■ **TO DO**
1 > According to the passage on election fraud below, in which provinces did Borden reduce the number of ridings?
2 > Reproduce word for word the part of the passage on election fraud that begins at the words "The evolution of" and stops after the words "under current conditions.".

■ **EXTRACT**
====
Some, for instance, confine election fraud to the violation of the
voters' "rational will" such as "falsification of the vote count
by election officials," voter intimidation and "repeating" or
casting multiple ballots by one voter.[22] To this list one might add registration fraud by partisan
election officials, ballot-box stuffing, violence at the polls, impersonation
and the "colonization" of voters, altering ballots to invalidate them
or change their meaning and altering returns.
This narrow definition excludes techniques that ostensibly did not
constitute a direct violation of the voter's "rational will:"
heavy-handed campaigning such as employers warning their workers of possible
unemployment in the event of a particular election outcome, and bribery, which
is dismissed as a voter's "willing" acceptance of something in
exchange for his ballot. The
obvious advantage is that "to define this type of corruption away reduces
the incidence of 'vote fraud.'"[23] Yet, it does nothing to disprove illegal activity.
As a matter of fact, "more is known about bribery at the polls than
[about] the clandestine acts of a few election officials."[24]
In the end, scholars must recognize that legal
and political determinants of the actual conduct of elections often shaped
electoral outcomes as much as did issues, candidates or the social bases of mass
political behavior. Fraud, then, is
"made possible by the interaction among the institutional framework, the
competitive partisan balance of the party system and the political
culture." It is within this
setting of electoral competitiveness and partisan or weak institutional
arrangements that the issue of electoral fraud should be carefully evaluated.[25]
From this evaluation, a trend crystallizes: The
techniques used to manipulate the vote are becoming ever more sophisticated.
The incentive for optimizing the technique(s) of manipulation is to
minimize the variable of the individual voter as a determinant in the desired
result. In other words, the ideal
technique minimizes the uncertainty inherent in a voter's subjectivity by
turning that voter into a submissive agent -- all the while maintaining an aura
of legitimacy. Not all electoral
systems and conditions lend themselves equally well to manipulation.
We thus concede that proportional representation may structurally be less
prone to manipulation than electoral systems based on a formula of
representation by population. Nonetheless,
we contend that this thesis may hold elsewhere and that our method is likely to
produce definitive research results in other jurisdictions as well. 2.
The evolution of fraudulent practices: from retail to wholesale Usually
gerrymandering is associated with redrawing electoral boundaries in favor of the
incumbent government. But in 1917
the Dominion government of Sir Robert Borden took the practice to a whole new
level. His is probably the single
greatest feat in Canadian electioneering. Canada
was at war and many of her citizens were engaged overseas. At the same time, conscription had made Borden's Conservative
government deeply unpopular in Quebec and in the then relatively scarcely
populated Western provinces.[26] An election win was unlikely under current conditions.
First, Borden resorted to pretty traditional
means. In Ontario, New Brunswick,
and Nova Scotia he reduced the number of ridings; consequently, district
boundaries had to be withdrawn, in each case to the detriment of the Liberals.
====
■ **GIVEN INFORMATION**
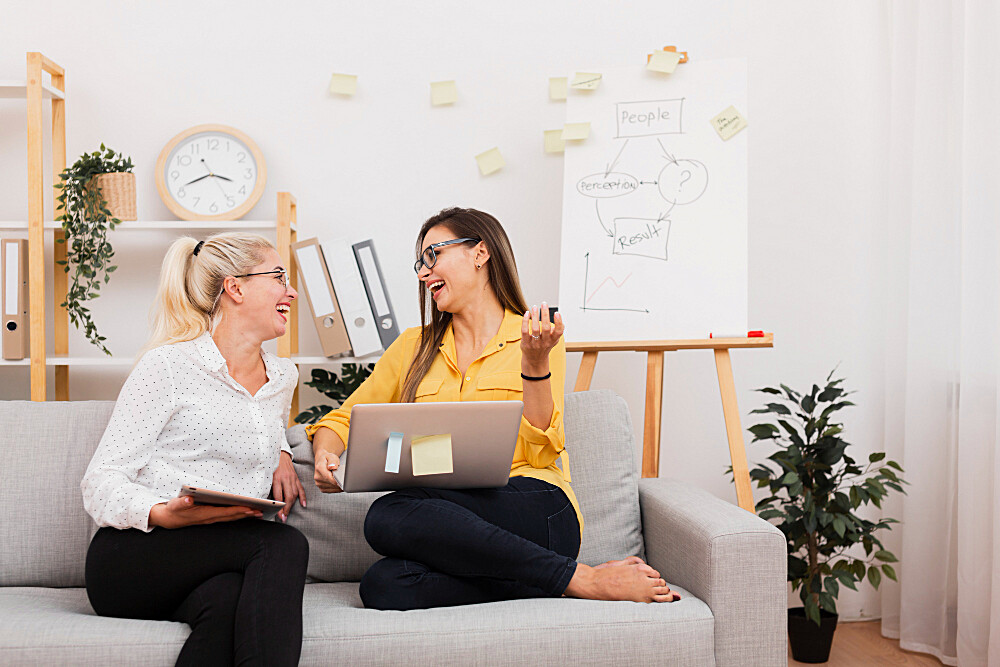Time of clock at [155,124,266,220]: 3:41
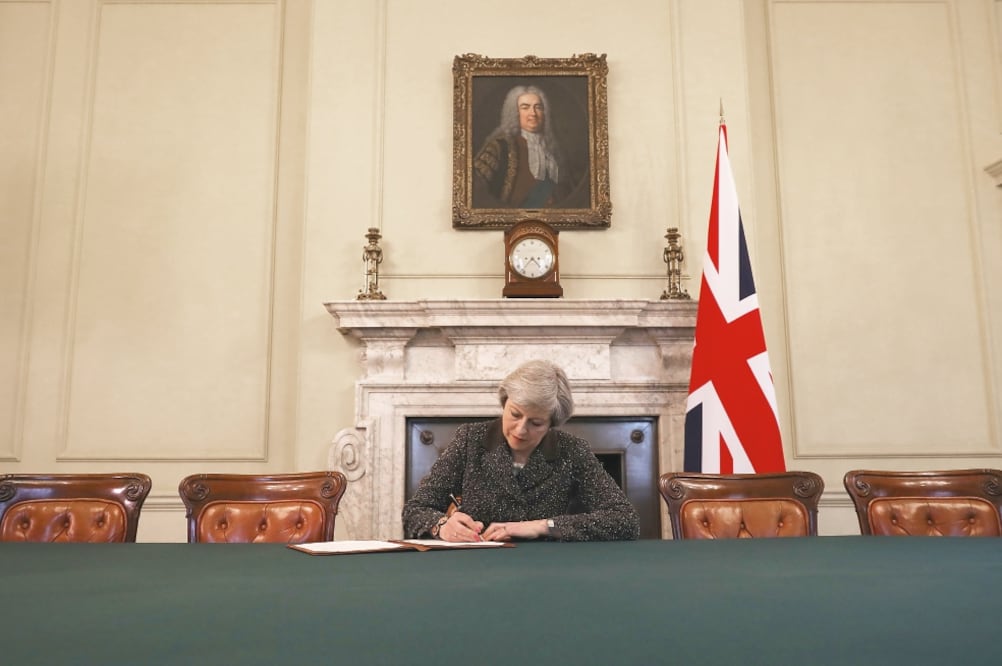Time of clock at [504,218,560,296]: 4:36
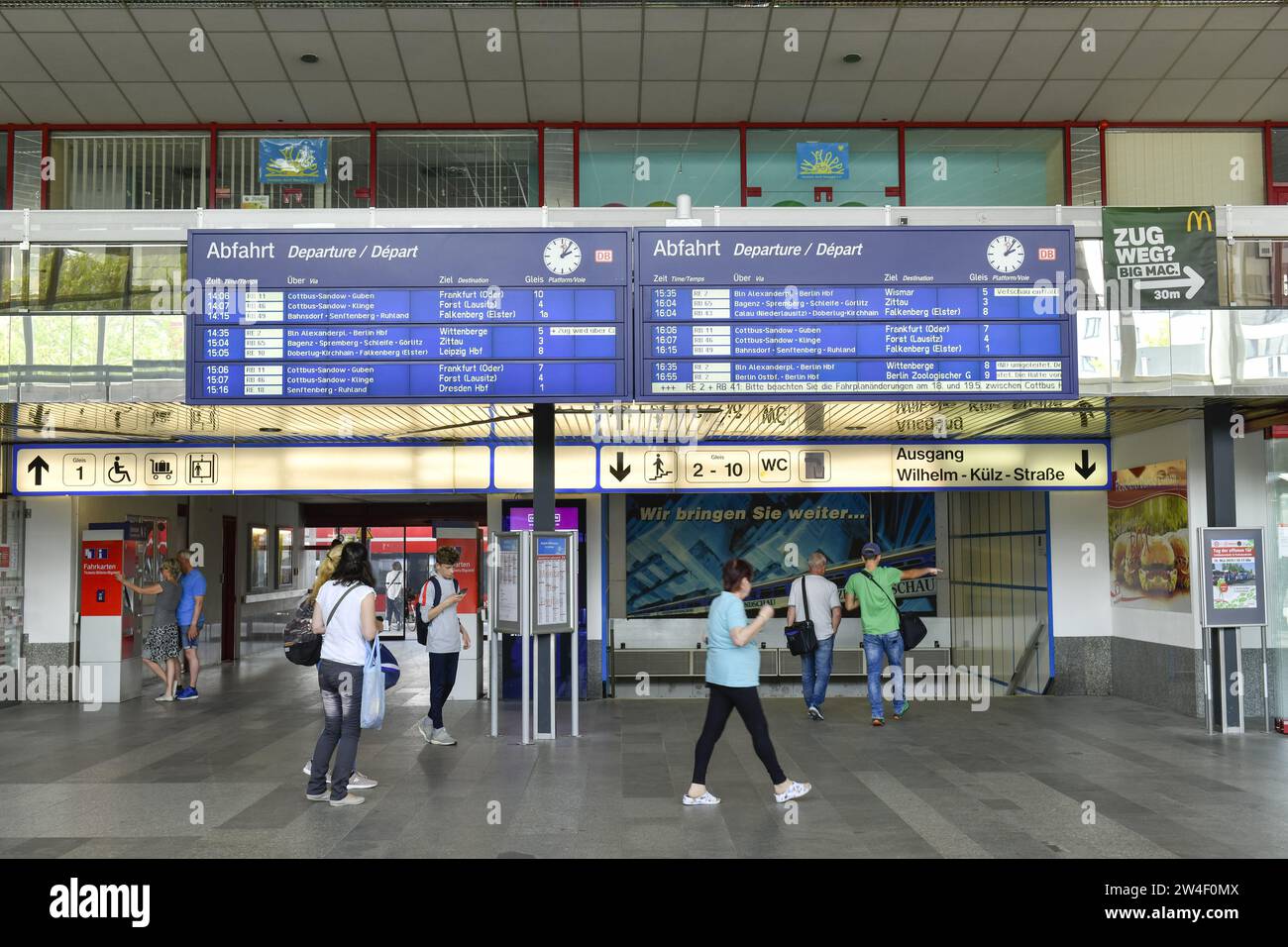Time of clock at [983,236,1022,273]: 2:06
====
■ **ANSWERS FOR THE EXERCISE**
1 > Ontario, New Brunswick, and Nova Scotia.

2 >
The evolution of fraudulent practices: from retail to wholesale Usually
gerrymandering is associated with redrawing electoral boundaries in favor of the
incumbent government. But in 1917
the Dominion government of Sir Robert Borden took the practice to a whole new
level. His is probably the single
greatest feat in Canadian electioneering. Canada
was at war and many of her citizens were engaged overseas. At the same time, conscription had made Borden's Conservative
government deeply unpopular in Quebec and in the then relatively scarcely
populated Western provinces.[26] An election win was unlikely under current conditions.